The Irish Fish Producers Organisation (IFPO) has sent out an open letter to Irish fishermen and others involved in the Irish fishing industry, asking them to pledge money to assist in paying for a judicial review currently underway in relation to the EU Penalty point system in Ireland, reports Pauric Gallagher.
The significance of the judicial review has been compounded by the recent actions of a Danish pelagic vessel, which was detected fishing illegally in the Celtic sea. The Sea Fisheries Protection Authority notified the Danish control authorities and requested that penalty points be assigned to the vessel. The Danish Authorities are refusing to apply the points, knowing that the vessel had no quota for a particular species it had fished when detected.
In its letter, the IFPO stated: “It is the view of the IFPO board that no one individual or number of individuals should be saddled with such a financial burden, considering that the EU penalty point system affects the entire Irish fishing industry.
“The EU penalty point system is now being implemented by the SFPA as a number of vessels have been issued with penalty points in both the pelagic and demersal sectors. All of the four Irish Fish Producer Organisations have protested at the way in which the system is being deployed in Ireland. We have articulated in depth our reasons as to why we believe the system, in its current format, is flawed and extremely unfair. One must also consider that a consultation process was undertaken by DAFM earlier this year, which could result in penalty points being assigned to the master of a vessel. Currently penalty points can only be applied to the licence holder and capacity of the vessel. This may change shortly. Critically, penalty points remain with the vessel capacity and licence holder even if the High Court finds that the vessel in question has no case to answer.

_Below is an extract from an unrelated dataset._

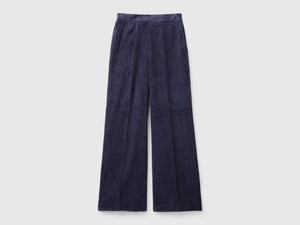 Pantaloni flare fit in velluto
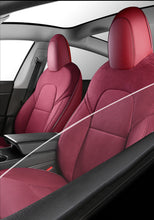 Load image into Gallery viewer, Custom Alcantara Leather Seat Cover For Tesla Model 3/Highland/Y/Juniper (2016-2025) - Full Set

“The Irish fishing industry is at a major economic disadvantage as a result of the EU penalty point system. The field is so uneven at this point that I believe we need to act in unison. Ireland was also the first member state to introduce the ERS system.
“We were advised that this would be a harmonised system, fair to all. We still have pelagic and demersal vessels fishing in our exclusive economic zone and the SFPA does not know what quota they have, or should have, while there. Two of the most punitive EU control systems are being applied to the Irish fishing industry in our waters, while a significant number of vessels from other member states can avoid or circumvent the system. The system is grossly unfair.

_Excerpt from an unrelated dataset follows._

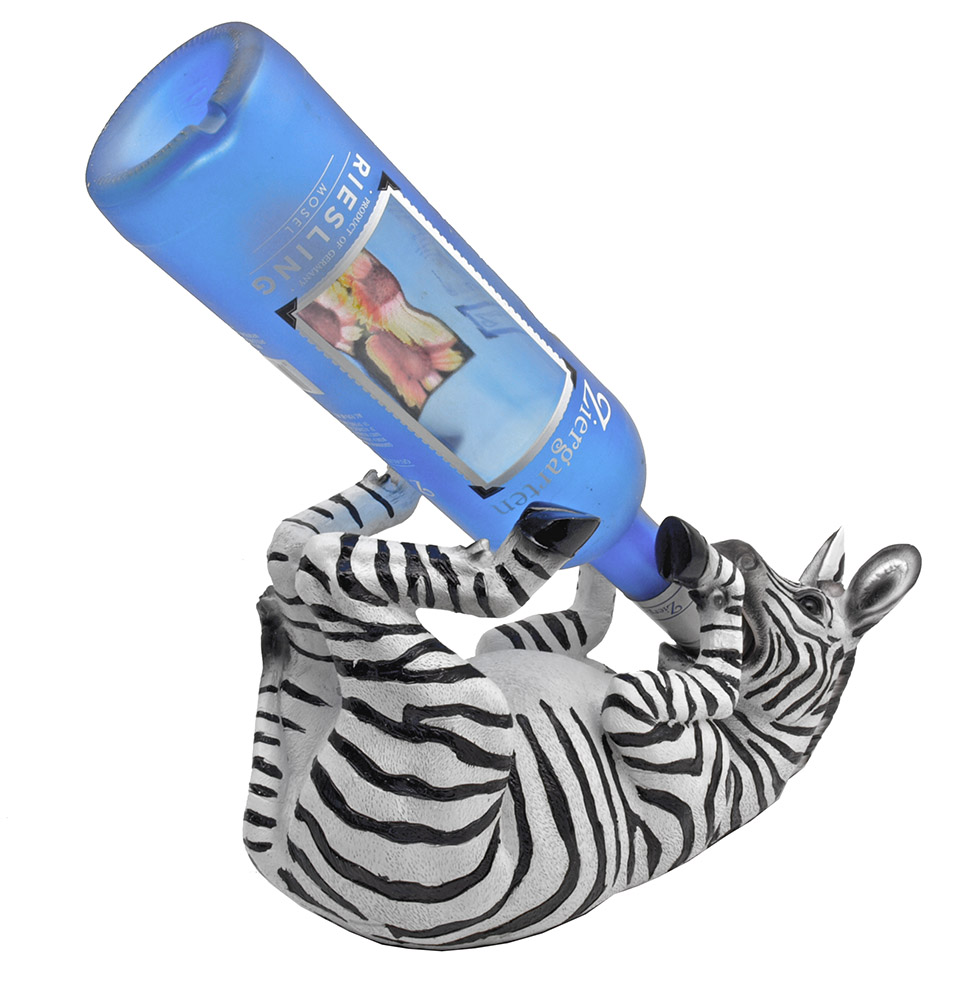 Wild Zebra Wine Holder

“The Irish fishing industry is set to go through significant change as the landing obligation is introduced in the demersal whitefish fishery, beginning in January 2016. This will put more of you at risk of falling foul of the penalty point system in its current format. We need the system to be fair and, most of all, it needs to be applied equally to all vessels regardless of nationality.”
After the issuing of the letter, Francis O’Donnell, CEO of the IFPO told Fishing News: “The board of the IFPO and I are seeking financial assistance from the industry to pay for a judicial review currently under way in relation to the penalty point system. Ireland is always a first mover in terms of implementing EU fisheries legislation. This is pointless if Irish vessels are subjected to different control rules to other vessels in our own waters. The system is open to widespread abuse, and is being abused.”